Alfred loved the English language. Later in life he learned Latin and actually translated some religious works from Latin into English. Alfred commissioned his great and good friend Bishop Asser to write his autobiography and this is how we know so much about him. I find him to be an incomparable leader and someone to greatly admire. A beacon of light in the “Dark Ages”!

Further reading: “Alfred the Great: The Man Who Made England” by Justin Pollard, “Alfred the Great: Asser’s Life of King Alfred and Other Contemporary Sources” edited by Simon Keynes and Michael LaPidge

14 thoughts on “Alfred the Great: Some Thoughts

  1. There’s a clue in the last 2 paragraphs. We know so much about him versus his brothers and father and those before or kings of the other Kingdoms, because he knew the value of propaganda in commissioning an official glorified history of himself. Even the Chronicles which were written in Wessex were modified later to reflect this cultivated myth of greatness, like how he travelled to Rome to be blessed and anointed King of England. He was around 4 at the time. We only know of his father’s odd will through him. He was sickly and 6th in line to the throne. The chronicles leaves out most of the strife of that period while highlighting great victories. No surprises. It’s not a history book. And so he ruled with peace throughout the land, or so we are told by the Chronicles and Asser. Alfred’s father and grandfather, King Egbert and Aethelwulf, were great kings in their own right, firmly establishing Wessex where the other kingdoms were embroiled in infighting and sucession wars. But they didn’t commission biographies to be written about themselves and their deeds. And documents from the other Kingdoms are long lost. Alfred is remembered because he ensured he was, and was great because he tells us so.


  2. Do you think Alfred fled from Chippenham and the Vikings, or was expelled by his magnates who were not satisfied by his leadership up to that date?


    • Yes. A combination of both. He remained in virtual exile for a few months, presumably to decide who was with him and who was against him. The Vikings were the common enemy and a rallying point for creating a coalition to defeat them.


    • The weather had nothing to do with it. The “Dark Ages” is a historical periodization traditionally referring to the Middle Ages. It emphasizes the demographic, cultural and economic deterioration that supposedly occurred in Western Europe following the decline of the Roman Empire, and the relative scarcity of written records from the period.

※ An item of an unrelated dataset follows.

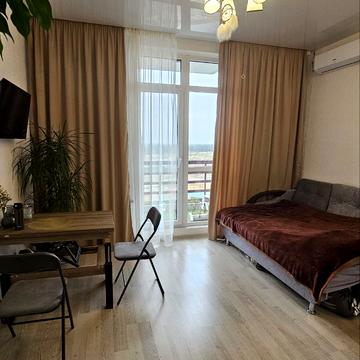 Владислава Бувалкіна вул. (Бочарова Генерала), 66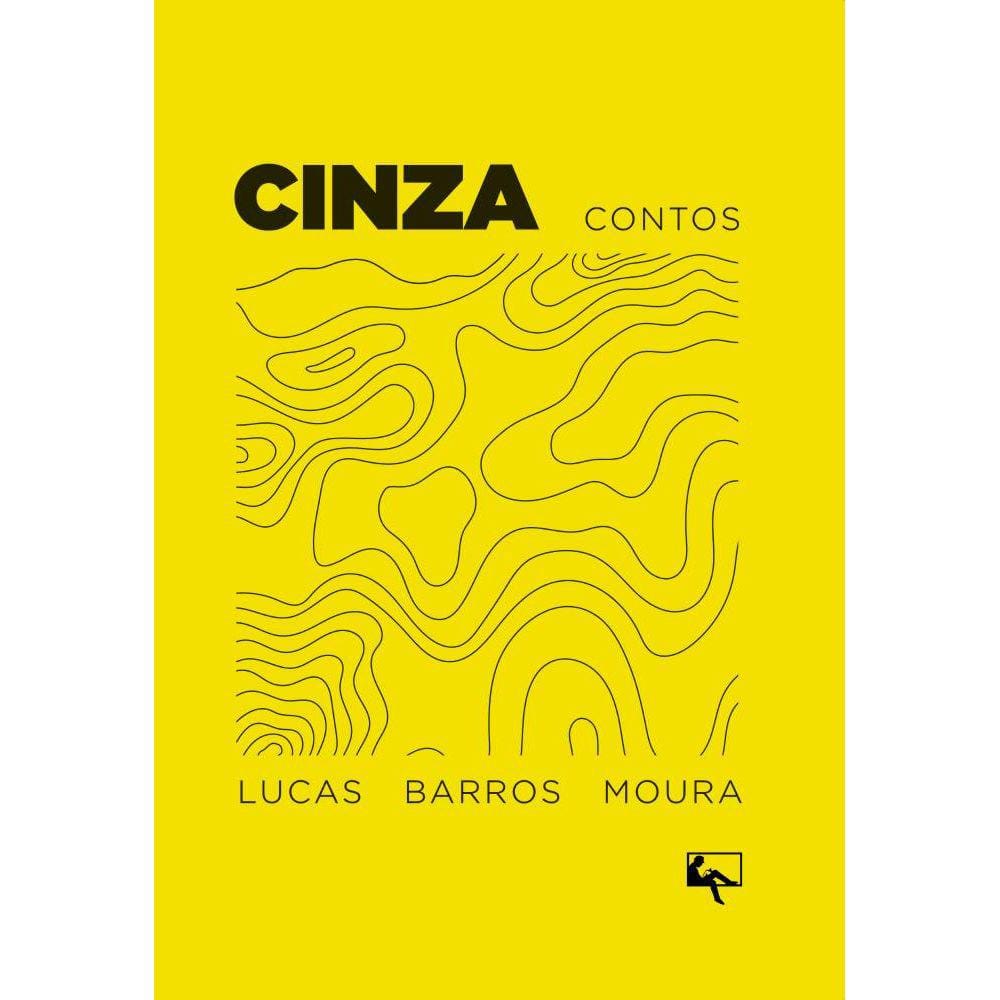 Cinza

The term employs traditional light-versus-darkness imagery to contrast the era’s “darkness” with earlier and later periods of “light”. The concept of a “Dark Age” originated in the 1330s with the Italian scholar Petrarch, who regarded the post-Roman centuries as “dark” compared to the light of classical antiquity. The phrase “Dark Age” itself derives from the Latin saeculum obscurum, originally applied by Caesar Baronius in 1602 to a tumultuous period in the 10th and 11th centuries. The concept thus came to characterize the entire Middle Ages as a time of intellectual darkness between the fall of Rome and the Renaissance; this became especially popular during the 18th-century Age of Enlightenment.


      • Am I not wrong in also suggesting that ‘dark ages’ as a term, applies primarily to Western Europe? I’m no expert, but the world outside this region, particularly the Middle East and China, had significant cultural and technological advances beyond those recorded in Western Europe.


  3. Well said, Susan. I don’t know how I missed this article when it was first published! Alfred is one of my heroes, too. His comeback after Athelney is nothing short of miraculous. He is truly an inspiration!

    Liked by 1 person

  4. Super piece, yet again. Just belatedly read your Jane Seymore piece this evening, (a year or so after it was posted!) left a huge note there, but then realized you had moved address for the Sisters, Saints and Sluts blog. Anyway, hope you get the note, and either way,keep up the super work. -Arran.